INSTRUCTIONS TO FOLLOW:
Collect each line of the items below that contains the string "shag", and copy every such line in full.

###

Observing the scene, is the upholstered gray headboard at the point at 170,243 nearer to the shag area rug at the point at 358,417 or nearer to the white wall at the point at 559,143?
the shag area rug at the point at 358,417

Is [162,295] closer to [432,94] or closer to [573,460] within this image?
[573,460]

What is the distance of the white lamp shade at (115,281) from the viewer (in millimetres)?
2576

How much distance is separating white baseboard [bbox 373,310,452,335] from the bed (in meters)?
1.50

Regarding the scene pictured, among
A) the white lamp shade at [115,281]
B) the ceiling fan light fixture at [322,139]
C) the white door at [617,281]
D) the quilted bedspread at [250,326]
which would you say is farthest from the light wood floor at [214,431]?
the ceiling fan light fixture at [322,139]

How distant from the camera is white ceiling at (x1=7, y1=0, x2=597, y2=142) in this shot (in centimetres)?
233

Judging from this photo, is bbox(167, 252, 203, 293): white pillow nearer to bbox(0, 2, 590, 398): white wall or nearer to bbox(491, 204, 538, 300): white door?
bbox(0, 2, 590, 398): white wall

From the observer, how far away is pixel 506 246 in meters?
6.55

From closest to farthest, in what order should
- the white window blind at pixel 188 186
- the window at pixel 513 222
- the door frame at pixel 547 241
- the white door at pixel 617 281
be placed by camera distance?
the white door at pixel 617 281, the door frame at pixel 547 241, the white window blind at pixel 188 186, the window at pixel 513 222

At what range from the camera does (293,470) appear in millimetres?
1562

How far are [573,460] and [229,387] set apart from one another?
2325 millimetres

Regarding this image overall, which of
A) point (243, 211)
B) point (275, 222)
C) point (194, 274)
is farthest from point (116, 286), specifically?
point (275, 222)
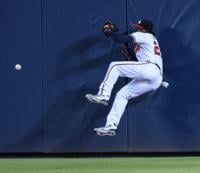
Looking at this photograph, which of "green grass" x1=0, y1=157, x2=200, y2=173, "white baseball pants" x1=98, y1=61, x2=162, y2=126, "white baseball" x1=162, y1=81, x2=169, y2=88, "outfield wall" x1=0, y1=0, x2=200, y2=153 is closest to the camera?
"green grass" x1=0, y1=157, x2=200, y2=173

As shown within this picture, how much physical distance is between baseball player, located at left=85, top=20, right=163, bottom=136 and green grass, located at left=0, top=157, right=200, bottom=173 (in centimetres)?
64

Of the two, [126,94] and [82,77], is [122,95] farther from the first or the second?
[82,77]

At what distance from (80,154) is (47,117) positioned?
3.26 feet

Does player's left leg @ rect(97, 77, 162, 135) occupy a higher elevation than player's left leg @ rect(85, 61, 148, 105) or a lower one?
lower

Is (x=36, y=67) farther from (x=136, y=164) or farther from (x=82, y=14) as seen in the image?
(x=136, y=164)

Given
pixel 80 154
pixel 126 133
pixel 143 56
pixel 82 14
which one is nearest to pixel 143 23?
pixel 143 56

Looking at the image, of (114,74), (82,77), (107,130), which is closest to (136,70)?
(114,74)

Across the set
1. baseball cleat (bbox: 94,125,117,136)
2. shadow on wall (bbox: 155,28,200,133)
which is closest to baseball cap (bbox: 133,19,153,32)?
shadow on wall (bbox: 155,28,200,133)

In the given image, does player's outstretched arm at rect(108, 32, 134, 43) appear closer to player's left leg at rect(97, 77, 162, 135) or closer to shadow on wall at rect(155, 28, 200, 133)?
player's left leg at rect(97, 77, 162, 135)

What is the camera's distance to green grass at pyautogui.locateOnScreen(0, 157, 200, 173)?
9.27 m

###

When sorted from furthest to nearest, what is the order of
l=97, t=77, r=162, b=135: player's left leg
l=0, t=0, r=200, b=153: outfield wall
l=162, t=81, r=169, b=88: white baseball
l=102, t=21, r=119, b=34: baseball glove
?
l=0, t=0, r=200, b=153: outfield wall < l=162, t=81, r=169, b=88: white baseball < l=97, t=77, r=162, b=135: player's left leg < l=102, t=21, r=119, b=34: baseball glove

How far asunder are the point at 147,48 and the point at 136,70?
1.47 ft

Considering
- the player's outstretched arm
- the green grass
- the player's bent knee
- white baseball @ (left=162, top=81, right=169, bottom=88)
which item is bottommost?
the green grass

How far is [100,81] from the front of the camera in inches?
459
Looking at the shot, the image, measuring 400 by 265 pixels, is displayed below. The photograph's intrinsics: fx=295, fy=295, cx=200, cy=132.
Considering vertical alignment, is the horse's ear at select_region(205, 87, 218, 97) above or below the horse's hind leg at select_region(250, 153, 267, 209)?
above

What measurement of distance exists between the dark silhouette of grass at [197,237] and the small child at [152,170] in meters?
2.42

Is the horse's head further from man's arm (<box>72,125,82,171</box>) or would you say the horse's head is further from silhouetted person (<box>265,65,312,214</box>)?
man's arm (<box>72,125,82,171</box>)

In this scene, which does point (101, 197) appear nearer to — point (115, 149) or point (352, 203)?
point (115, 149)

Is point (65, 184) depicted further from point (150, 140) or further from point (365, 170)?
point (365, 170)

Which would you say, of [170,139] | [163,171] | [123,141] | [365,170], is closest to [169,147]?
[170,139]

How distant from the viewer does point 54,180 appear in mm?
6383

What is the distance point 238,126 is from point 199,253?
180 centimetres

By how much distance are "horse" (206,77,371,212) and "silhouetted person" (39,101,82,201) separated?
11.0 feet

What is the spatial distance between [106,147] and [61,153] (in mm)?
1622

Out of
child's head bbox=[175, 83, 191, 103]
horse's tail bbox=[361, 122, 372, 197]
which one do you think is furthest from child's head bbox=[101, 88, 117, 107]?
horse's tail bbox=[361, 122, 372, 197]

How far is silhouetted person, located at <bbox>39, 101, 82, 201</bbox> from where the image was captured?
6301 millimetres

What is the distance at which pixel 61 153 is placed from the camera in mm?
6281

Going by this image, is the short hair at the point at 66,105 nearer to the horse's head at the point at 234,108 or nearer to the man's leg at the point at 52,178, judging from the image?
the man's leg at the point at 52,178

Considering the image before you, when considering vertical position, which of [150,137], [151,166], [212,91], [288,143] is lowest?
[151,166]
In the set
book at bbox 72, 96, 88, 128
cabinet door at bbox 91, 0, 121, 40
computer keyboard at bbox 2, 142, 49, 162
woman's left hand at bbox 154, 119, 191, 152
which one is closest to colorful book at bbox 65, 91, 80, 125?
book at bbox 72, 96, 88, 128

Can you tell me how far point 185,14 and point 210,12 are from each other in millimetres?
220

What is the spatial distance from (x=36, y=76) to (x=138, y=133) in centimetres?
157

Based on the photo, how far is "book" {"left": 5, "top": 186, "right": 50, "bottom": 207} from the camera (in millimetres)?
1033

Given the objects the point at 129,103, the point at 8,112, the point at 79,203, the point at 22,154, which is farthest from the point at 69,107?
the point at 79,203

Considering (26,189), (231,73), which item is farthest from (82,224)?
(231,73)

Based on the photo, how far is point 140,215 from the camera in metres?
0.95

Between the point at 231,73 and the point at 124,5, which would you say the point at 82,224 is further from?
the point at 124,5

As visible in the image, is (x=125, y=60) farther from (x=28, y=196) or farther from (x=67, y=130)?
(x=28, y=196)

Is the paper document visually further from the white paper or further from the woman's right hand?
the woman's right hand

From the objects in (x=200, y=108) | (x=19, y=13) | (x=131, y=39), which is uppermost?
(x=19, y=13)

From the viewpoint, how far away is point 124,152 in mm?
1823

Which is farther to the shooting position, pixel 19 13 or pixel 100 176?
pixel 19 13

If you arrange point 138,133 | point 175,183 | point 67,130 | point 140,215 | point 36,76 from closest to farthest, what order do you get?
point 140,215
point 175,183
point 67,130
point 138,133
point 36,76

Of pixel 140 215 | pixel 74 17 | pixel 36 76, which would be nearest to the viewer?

###

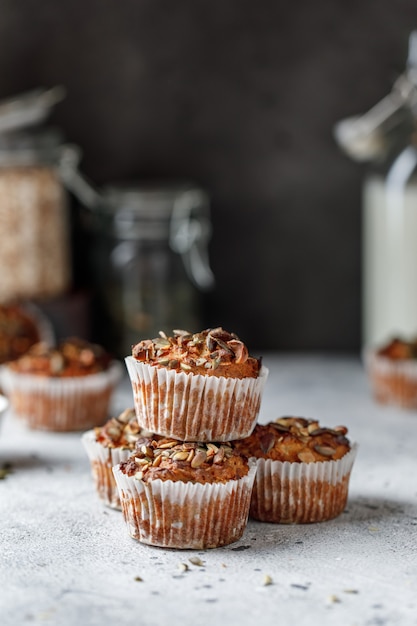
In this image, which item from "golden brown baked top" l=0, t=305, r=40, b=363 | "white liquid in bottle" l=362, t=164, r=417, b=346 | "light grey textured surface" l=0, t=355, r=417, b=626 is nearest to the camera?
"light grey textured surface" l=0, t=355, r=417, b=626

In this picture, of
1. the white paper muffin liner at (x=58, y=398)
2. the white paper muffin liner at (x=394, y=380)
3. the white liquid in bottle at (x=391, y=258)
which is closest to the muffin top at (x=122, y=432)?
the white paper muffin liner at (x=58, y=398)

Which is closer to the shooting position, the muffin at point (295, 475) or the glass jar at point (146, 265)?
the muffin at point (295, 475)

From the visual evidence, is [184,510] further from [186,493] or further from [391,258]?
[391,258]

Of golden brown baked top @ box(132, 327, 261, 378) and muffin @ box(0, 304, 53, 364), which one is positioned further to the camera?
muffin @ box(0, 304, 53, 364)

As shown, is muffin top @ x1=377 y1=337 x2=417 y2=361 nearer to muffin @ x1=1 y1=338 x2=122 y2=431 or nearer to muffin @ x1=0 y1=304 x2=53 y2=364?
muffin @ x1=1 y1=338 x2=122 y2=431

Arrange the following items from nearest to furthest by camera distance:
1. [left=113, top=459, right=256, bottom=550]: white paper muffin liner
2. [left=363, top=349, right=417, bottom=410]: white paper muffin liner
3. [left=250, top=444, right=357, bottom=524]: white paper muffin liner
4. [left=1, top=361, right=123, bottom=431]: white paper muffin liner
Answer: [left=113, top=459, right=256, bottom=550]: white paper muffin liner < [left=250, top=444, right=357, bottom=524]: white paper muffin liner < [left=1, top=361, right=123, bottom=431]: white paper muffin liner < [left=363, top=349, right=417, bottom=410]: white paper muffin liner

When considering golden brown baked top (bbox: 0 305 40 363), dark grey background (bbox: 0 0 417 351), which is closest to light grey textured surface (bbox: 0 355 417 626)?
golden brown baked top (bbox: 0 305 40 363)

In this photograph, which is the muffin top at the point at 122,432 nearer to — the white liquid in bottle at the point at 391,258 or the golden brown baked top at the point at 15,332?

###

CORRECT OUTPUT:
Observing the scene, is the upholstered gray headboard at the point at 170,243 nearer to the shag area rug at the point at 358,417 or nearer to the white wall at the point at 559,143?
the shag area rug at the point at 358,417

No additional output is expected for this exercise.